Some of you will stay home instead of heading out for the Fourth of July and celebrate by popping your own fireworks. Yes, they are fun, but they also can be very dangerous.   According to the American Society for Surgery on the Hand website,  On average, 230 people visit the emergency room every day with fireworks-related injuries in the weeks around July 4. Most of these injuries are to the hands and fingers. Fireworks can also cause serious injuries to your eyes. 

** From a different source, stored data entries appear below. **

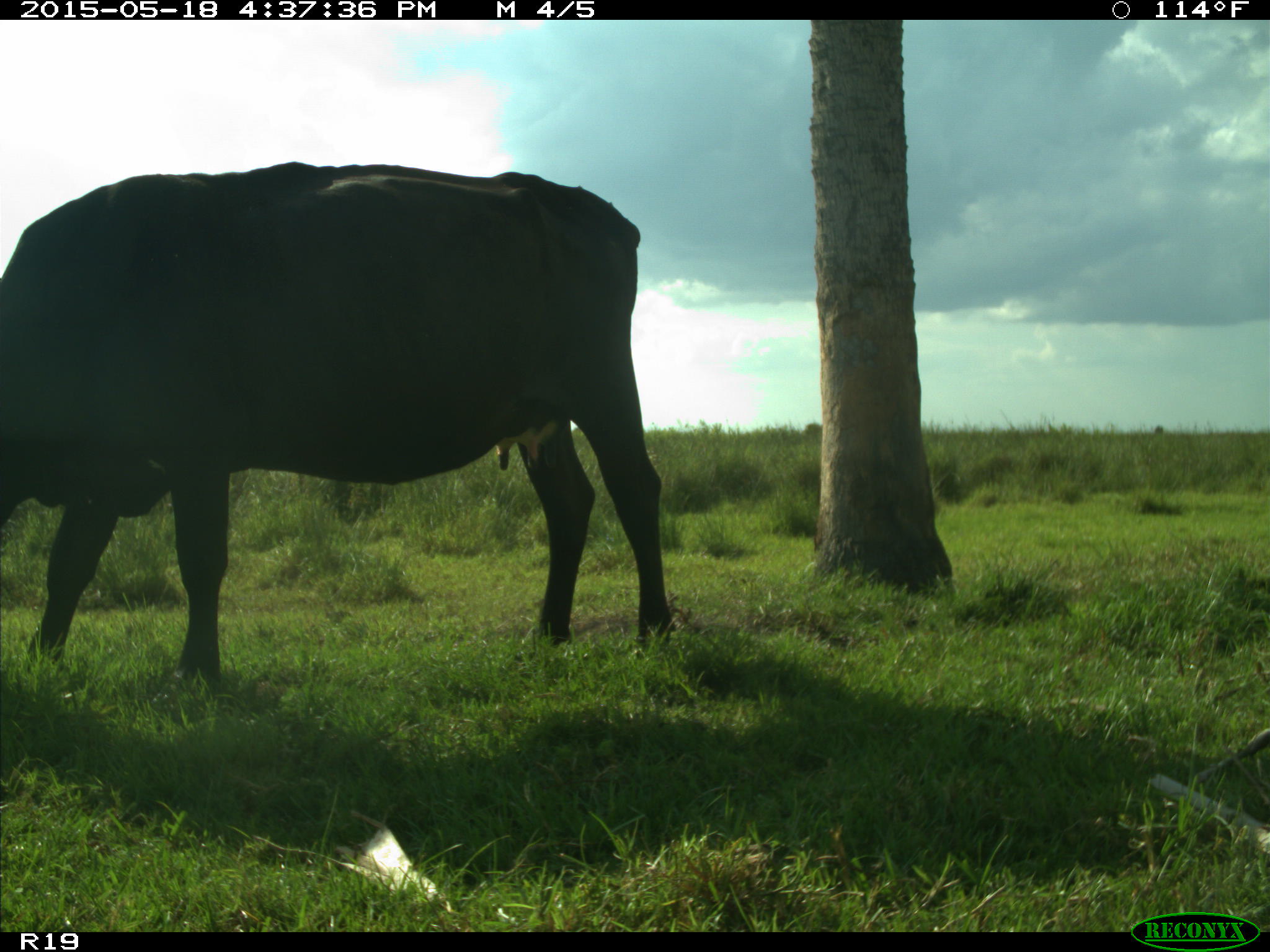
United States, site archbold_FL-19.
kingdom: Animalia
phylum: Chordata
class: Mammalia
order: Artiodactyla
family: Bovidae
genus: Bos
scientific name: Bos taurus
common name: domestic cow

It is actually the most common fireworks that can be very dangerous.  Firecrackers, bottle rockets, and sparklers. Did you that sparklers can burn at about 2,000 degrees, which is hot enough to melt metal! If you are going to celebrate with fireworks, VictoriaCounty Fire Marshal’s Office offers the following fireworks safety tips:


  •  Only buy fireworks from a reputable and licensed fireworks stand. (State-licensed stands have a State Fire Marshal’s Retail Permit posted.)
  • Never give fireworks to small children.
  • Always have an adult supervise fireworks activities. Parents don't realize that young children suffer injuries from sparklers. Sparklers burn at temperatures of about 2,000 degrees -hot enough to melt some metals.
  • Alcohol and fireworks do not mix. Have a "designated shooter."
  • Only persons over the age of 12 should be allowed to handle sparklers or fireworks of any type, and only with adult supervision
  • Never throw or point fireworks at other people.
  • Dispose of fireworks properly by soaking them in water and then disposing of them in your trashcan. After fireworks complete their burning, douse the spent device with plenty of water from a bucket or hose before discarding it to prevent a trash fire

To see the full firework safety list please visit the website.


Now if you happen to have a burn, here are the best practices for medical treatment. One way to consider treatment is to consider the THREE C's; Cool - Call - Cover

  • Cool the wound. Do NOT USE cold Water, cold water restricts the blood vessels which can lead to complications during recovery. Instead, use slightly cool water.
  • Call 911. It's generally recommended to call 911 if the burn area is larger than the size of your palm.
  • Cover the wound loosely with CLEAN gauze or bandages.